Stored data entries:
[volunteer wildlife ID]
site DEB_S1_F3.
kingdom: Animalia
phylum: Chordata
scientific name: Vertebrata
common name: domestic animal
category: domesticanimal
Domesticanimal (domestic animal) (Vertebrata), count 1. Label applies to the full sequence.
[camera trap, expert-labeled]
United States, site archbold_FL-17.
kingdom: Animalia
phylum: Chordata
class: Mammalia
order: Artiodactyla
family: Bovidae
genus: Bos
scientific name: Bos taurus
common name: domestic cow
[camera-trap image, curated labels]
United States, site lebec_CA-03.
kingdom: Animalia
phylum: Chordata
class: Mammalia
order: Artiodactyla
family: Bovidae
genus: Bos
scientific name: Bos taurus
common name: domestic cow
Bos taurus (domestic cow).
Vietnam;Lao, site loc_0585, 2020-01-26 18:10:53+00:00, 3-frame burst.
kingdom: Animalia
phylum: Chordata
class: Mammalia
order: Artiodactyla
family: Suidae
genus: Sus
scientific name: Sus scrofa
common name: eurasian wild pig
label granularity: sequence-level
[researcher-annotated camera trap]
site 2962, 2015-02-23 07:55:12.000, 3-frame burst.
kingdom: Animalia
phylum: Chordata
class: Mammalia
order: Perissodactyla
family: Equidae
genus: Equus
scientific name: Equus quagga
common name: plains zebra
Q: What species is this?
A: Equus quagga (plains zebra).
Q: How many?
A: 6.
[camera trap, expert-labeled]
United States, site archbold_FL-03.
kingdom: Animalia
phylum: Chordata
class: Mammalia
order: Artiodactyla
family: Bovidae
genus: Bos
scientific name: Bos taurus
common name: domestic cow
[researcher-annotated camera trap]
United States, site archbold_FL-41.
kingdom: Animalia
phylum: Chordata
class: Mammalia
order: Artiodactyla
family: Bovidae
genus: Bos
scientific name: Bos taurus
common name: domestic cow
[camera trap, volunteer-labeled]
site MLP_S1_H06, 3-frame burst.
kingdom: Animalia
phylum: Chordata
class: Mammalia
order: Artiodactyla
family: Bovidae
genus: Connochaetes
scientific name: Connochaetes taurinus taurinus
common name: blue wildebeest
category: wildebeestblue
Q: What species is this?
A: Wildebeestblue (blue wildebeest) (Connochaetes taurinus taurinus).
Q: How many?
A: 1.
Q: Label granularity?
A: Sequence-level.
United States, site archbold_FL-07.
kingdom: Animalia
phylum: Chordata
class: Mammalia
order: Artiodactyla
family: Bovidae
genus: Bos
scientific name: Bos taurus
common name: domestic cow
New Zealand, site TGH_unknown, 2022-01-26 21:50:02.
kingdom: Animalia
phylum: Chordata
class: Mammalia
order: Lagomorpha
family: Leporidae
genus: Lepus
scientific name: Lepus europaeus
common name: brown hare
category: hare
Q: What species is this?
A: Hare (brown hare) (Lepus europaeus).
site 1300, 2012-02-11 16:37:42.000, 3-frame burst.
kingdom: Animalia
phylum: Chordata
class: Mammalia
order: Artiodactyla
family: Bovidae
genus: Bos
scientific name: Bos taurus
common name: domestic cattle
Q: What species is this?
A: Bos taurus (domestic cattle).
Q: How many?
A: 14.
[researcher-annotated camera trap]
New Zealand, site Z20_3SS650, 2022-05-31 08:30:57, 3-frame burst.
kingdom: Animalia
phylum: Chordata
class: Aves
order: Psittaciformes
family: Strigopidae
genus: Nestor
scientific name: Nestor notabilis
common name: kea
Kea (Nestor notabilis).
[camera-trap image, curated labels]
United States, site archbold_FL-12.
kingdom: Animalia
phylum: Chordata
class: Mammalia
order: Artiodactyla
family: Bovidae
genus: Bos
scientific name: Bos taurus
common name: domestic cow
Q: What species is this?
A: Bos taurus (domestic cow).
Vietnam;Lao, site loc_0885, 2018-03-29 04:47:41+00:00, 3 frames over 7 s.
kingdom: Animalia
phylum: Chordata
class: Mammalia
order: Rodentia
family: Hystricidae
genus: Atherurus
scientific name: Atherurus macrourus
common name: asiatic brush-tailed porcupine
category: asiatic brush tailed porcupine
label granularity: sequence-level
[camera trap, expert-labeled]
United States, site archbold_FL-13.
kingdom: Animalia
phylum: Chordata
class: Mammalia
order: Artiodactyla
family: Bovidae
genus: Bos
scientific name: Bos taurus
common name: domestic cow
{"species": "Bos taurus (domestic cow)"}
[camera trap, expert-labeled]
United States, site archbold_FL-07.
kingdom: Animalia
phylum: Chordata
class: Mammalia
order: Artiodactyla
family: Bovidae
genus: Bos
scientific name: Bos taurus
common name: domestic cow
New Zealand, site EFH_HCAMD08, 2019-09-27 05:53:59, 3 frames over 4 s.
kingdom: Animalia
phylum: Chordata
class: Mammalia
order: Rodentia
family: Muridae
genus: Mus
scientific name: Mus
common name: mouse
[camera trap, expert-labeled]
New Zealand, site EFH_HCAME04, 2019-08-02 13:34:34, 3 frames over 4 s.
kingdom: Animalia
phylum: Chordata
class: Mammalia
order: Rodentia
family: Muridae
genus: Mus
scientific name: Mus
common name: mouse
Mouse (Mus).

_Task requirements:_ What you return should be the records above, repeated exactly.

_Answer section:_
[volunteer wildlife ID]
site DEB_S1_F3.
kingdom: Animalia
phylum: Chordata
scientific name: Vertebrata
common name: domestic animal
category: domesticanimal
Domesticanimal (domestic animal) (Vertebrata), count 1. Label applies to the full sequence.
[camera trap, expert-labeled]
United States, site archbold_FL-17.
kingdom: Animalia
phylum: Chordata
class: Mammalia
order: Artiodactyla
family: Bovidae
genus: Bos
scientific name: Bos taurus
common name: domestic cow
[camera-trap image, curated labels]
United States, site lebec_CA-03.
kingdom: Animalia
phylum: Chordata
class: Mammalia
order: Artiodactyla
family: Bovidae
genus: Bos
scientific name: Bos taurus
common name: domestic cow
Bos taurus (domestic cow).
Vietnam;Lao, site loc_0585, 2020-01-26 18:10:53+00:00, 3-frame burst.
kingdom: Animalia
phylum: Chordata
class: Mammalia
order: Artiodactyla
family: Suidae
genus: Sus
scientific name: Sus scrofa
common name: eurasian wild pig
label granularity: sequence-level
[researcher-annotated camera trap]
site 2962, 2015-02-23 07:55:12.000, 3-frame burst.
kingdom: Animalia
phylum: Chordata
class: Mammalia
order: Perissodactyla
family: Equidae
genus: Equus
scientific name: Equus quagga
common name: plains zebra
Q: What species is this?
A: Equus quagga (plains zebra).
Q: How many?
A: 6.
[camera trap, expert-labeled]
United States, site archbold_FL-03.
kingdom: Animalia
phylum: Chordata
class: Mammalia
order: Artiodactyla
family: Bovidae
genus: Bos
scientific name: Bos taurus
common name: domestic cow
[researcher-annotated camera trap]
United States, site archbold_FL-41.
kingdom: Animalia
phylum: Chordata
class: Mammalia
order: Artiodactyla
family: Bovidae
genus: Bos
scientific name: Bos taurus
common name: domestic cow
[camera trap, volunteer-labeled]
site MLP_S1_H06, 3-frame burst.
kingdom: Animalia
phylum: Chordata
class: Mammalia
order: Artiodactyla
family: Bovidae
genus: Connochaetes
scientific name: Connochaetes taurinus taurinus
common name: blue wildebeest
category: wildebeestblue
Q: What species is this?
A: Wildebeestblue (blue wildebeest) (Connochaetes taurinus taurinus).
Q: How many?
A: 1.
Q: Label granularity?
A: Sequence-level.
United States, site archbold_FL-07.
kingdom: Animalia
phylum: Chordata
class: Mammalia
order: Artiodactyla
family: Bovidae
genus: Bos
scientific name: Bos taurus
common name: domestic cow
New Zealand, site TGH_unknown, 2022-01-26 21:50:02.
kingdom: Animalia
phylum: Chordata
class: Mammalia
order: Lagomorpha
family: Leporidae
genus: Lepus
scientific name: Lepus europaeus
common name: brown hare
category: hare
Q: What species is this?
A: Hare (brown hare) (Lepus europaeus).
site 1300, 2012-02-11 16:37:42.000, 3-frame burst.
kingdom: Animalia
phylum: Chordata
class: Mammalia
order: Artiodactyla
family: Bovidae
genus: Bos
scientific name: Bos taurus
common name: domestic cattle
Q: What species is this?
A: Bos taurus (domestic cattle).
Q: How many?
A: 14.
[researcher-annotated camera trap]
New Zealand, site Z20_3SS650, 2022-05-31 08:30:57, 3-frame burst.
kingdom: Animalia
phylum: Chordata
class: Aves
order: Psittaciformes
family: Strigopidae
genus: Nestor
scientific name: Nestor notabilis
common name: kea
Kea (Nestor notabilis).
[camera-trap image, curated labels]
United States, site archbold_FL-12.
kingdom: Animalia
phylum: Chordata
class: Mammalia
order: Artiodactyla
family: Bovidae
genus: Bos
scientific name: Bos taurus
common name: domestic cow
Q: What species is this?
A: Bos taurus (domestic cow).
Vietnam;Lao, site loc_0885, 2018-03-29 04:47:41+00:00, 3 frames over 7 s.
kingdom: Animalia
phylum: Chordata
class: Mammalia
order: Rodentia
family: Hystricidae
genus: Atherurus
scientific name: Atherurus macrourus
common name: asiatic brush-tailed porcupine
category: asiatic brush tailed porcupine
label granularity: sequence-level
[camera trap, expert-labeled]
United States, site archbold_FL-13.
kingdom: Animalia
phylum: Chordata
class: Mammalia
order: Artiodactyla
family: Bovidae
genus: Bos
scientific name: Bos taurus
common name: domestic cow
{"species": "Bos taurus (domestic cow)"}
[camera trap, expert-labeled]
United States, site archbold_FL-07.
kingdom: Animalia
phylum: Chordata
class: Mammalia
order: Artiodactyla
family: Bovidae
genus: Bos
scientific name: Bos taurus
common name: domestic cow
New Zealand, site EFH_HCAMD08, 2019-09-27 05:53:59, 3 frames over 4 s.
kingdom: Animalia
phylum: Chordata
class: Mammalia
order: Rodentia
family: Muridae
genus: Mus
scientific name: Mus
common name: mouse
[camera trap, expert-labeled]
New Zealand, site EFH_HCAME04, 2019-08-02 13:34:34, 3 frames over 4 s.
kingdom: Animalia
phylum: Chordata
class: Mammalia
order: Rodentia
family: Muridae
genus: Mus
scientific name: Mus
common name: mouse
Mouse (Mus).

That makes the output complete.